---REFLEXIONES DOMINICALES----

DOMINGO 23º TIEMPO ORDINARIO

                SI NO TIENES UN DÓLAR NO TE HACE CASO NADIE

Cuando la gente ve que un líder social  puede llegar  a tener poder, se hacen discípulos, acompañantes, servidores o ayayeros  del líder.  Es mucha la gente que le sigue. Si luego no alcanza el poder se va quedando solo y pasa al olvido.  Cuando la gente de Galilea y de Judea ven a Jesús haciendo milagros, curando, dando de comer y retando a los poderes del templo lo quieren hacer rey, le siguen muchos. Cuando está en Getsemaní o sufriendo en la cruz, son pocos los que le siguen o están cerca de él.

Jesús no tenía ninguna intención de apoderarse de cargos y honores, quería llevar esperanza a los pequeños y a los más pobres. ¡Cómo se sentiría su corazón y su mente al ver a esa “mucha gente que acompañaba a Jesús”!  Todos esperarían que les tocara en suerte la salud, algún puesto de representación milagrera, capacidad para echar demonios y multiplicar panes sin trabajar.  Seguro que muchos presumían de estar en el grupo de   seguidores del nuevo profeta, Jesús. Eran muchos los que le seguían…. Pero Jesús se voltea y grita a todos. Que se dejen de facilismos y fiestecitas, que tomen su cruz, su sufrimiento, su compromiso de servicio a los demás. Eso les llevaría a enfrentarse con los intereses de sus padres, esposos, hijos y hermanos.  Es bonito estar aquí en los momentos   en que todo camina sobre ruedas, pero ya se verá cuando las ruedas se atasquen en el barro y no haya manera de salir airosos. ¡Así que a pensarlo bien! ¿Quieres seguir a Jesús? Piensa en las buenas y en las malas, en la boda de Caná y en la Sinagoga de Cafarnaum, en la entrada de Jerusalem y en la agonía en  el Huerto de los Olivos. Está muy feo dejar la obra a medias, huir cuando suenan las balas.

Esto ocurrió en tiempo de Jesús y en nuestro tiempo. Grandes manifestaciones festivas y gritos de “Viva Cristo” en épocas y ambientes de cristiandad. Cuando  “todo el pueblo es creyente y practicante”. Pero llegan los cambios políticos y sociales, los gobiernos se organizan como laicos, la religión que era oficial  pasa a ser una entre tantas, es  respetada pero no asumida constitucionalmente. Las gentes se echan atrás, ya no la ven como necesaria para lograr cargos o puestos de relevancia.  Hasta pueden decir que la religión es algo privado, que no entra en   la realidad social de la nación. Queda la religión como signo de ritos de paso: Nacimiento con bautismo, primera comunión como primer acto social del niño o niña con banquete incluido, boda para lujo social pero sin compromiso de vida, funeral para cantar las “glorias y bondades del muerto”. El resto de la vida que nos dejen en paz.

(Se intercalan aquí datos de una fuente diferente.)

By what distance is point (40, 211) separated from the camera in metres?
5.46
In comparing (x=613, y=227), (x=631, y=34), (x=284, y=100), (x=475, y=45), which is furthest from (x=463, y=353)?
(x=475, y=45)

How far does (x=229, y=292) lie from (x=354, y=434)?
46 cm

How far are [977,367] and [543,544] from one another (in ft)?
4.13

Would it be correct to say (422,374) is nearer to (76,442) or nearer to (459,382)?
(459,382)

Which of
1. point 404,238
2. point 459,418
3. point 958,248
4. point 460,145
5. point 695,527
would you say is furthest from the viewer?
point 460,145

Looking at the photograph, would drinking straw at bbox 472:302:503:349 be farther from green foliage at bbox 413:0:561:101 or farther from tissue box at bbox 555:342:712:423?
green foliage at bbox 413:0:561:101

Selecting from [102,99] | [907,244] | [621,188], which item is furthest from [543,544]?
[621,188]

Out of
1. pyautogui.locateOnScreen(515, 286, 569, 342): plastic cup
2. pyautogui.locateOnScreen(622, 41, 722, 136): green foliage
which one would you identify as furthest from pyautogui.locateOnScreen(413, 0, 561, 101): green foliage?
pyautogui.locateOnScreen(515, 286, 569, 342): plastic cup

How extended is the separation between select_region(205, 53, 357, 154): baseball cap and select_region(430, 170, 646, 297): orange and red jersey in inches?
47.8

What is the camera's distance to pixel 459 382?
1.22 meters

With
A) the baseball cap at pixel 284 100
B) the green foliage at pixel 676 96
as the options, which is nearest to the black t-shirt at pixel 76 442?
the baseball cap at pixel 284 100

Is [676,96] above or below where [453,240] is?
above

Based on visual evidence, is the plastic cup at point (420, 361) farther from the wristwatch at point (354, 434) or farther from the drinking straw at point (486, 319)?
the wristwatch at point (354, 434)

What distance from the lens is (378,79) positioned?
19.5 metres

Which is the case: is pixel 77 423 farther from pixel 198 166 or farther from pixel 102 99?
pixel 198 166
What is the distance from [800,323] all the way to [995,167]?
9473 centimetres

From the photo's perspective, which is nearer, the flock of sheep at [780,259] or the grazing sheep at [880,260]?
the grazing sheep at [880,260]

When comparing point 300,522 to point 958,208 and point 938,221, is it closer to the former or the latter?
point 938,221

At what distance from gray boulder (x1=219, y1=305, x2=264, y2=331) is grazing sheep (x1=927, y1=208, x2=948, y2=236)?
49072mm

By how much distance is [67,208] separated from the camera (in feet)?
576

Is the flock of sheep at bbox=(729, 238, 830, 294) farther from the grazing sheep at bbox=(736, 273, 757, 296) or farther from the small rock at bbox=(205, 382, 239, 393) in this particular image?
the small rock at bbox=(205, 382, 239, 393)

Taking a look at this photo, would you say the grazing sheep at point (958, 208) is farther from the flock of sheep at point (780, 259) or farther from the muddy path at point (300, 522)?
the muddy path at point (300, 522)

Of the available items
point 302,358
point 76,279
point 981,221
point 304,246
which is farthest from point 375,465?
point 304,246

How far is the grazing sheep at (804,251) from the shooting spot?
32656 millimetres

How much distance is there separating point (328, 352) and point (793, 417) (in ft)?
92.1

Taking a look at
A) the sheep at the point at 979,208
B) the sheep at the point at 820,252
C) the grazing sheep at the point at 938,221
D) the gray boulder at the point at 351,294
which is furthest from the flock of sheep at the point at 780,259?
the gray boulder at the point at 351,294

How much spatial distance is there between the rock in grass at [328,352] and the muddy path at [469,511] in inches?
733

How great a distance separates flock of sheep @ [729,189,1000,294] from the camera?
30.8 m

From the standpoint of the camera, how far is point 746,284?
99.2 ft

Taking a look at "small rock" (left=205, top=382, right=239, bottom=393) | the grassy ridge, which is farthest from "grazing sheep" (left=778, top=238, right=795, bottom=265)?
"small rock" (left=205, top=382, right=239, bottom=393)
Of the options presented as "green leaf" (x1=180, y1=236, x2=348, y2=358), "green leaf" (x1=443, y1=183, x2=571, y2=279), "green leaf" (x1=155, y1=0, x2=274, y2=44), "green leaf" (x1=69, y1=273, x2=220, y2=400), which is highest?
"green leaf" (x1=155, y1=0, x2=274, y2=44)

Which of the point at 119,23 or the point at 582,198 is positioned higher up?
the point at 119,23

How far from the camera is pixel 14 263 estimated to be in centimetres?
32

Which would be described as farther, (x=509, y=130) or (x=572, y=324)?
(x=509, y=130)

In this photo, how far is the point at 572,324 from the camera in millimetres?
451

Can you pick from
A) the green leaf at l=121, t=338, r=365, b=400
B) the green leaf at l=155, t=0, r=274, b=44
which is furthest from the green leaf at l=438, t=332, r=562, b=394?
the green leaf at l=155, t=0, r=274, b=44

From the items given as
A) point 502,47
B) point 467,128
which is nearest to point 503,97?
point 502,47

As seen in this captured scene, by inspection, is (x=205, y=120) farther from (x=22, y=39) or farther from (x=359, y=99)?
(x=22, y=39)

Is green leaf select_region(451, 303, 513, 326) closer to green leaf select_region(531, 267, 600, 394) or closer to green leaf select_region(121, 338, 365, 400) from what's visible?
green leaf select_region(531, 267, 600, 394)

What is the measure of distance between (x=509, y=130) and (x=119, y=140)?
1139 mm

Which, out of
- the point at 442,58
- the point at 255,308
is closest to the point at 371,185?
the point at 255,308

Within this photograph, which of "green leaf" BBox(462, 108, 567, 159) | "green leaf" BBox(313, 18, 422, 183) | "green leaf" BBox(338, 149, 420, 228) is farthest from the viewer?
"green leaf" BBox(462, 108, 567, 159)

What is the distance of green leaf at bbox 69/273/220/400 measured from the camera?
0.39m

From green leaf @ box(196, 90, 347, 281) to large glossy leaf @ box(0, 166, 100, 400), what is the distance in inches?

Jesús tenía miedo de la multitud. No lo seguían por entrar en el Reino de los Cielos o Reino de Dios. Lo estaban tomando por un político o por un mago o curandero.   Por eso les explica lo que supone seguirle. Por eso nos explica hoy a todos nosotros  lo que supone el seguirle. Ante todo ser personas enteras que se dan al servicio de los más necesitados; personas que entiendan que seguir a Cristo es edificar con animación y con criterio de esfuerzo; personas que deben prepararse para la lucha, porque el ambiente externo está en plan de rabioso perseguidor de lo que es fe, moral, defensa de la vida y dignidad de la persona. No ha cambiado mucho el ambiente desde la época de Cristo hasta la de hoy.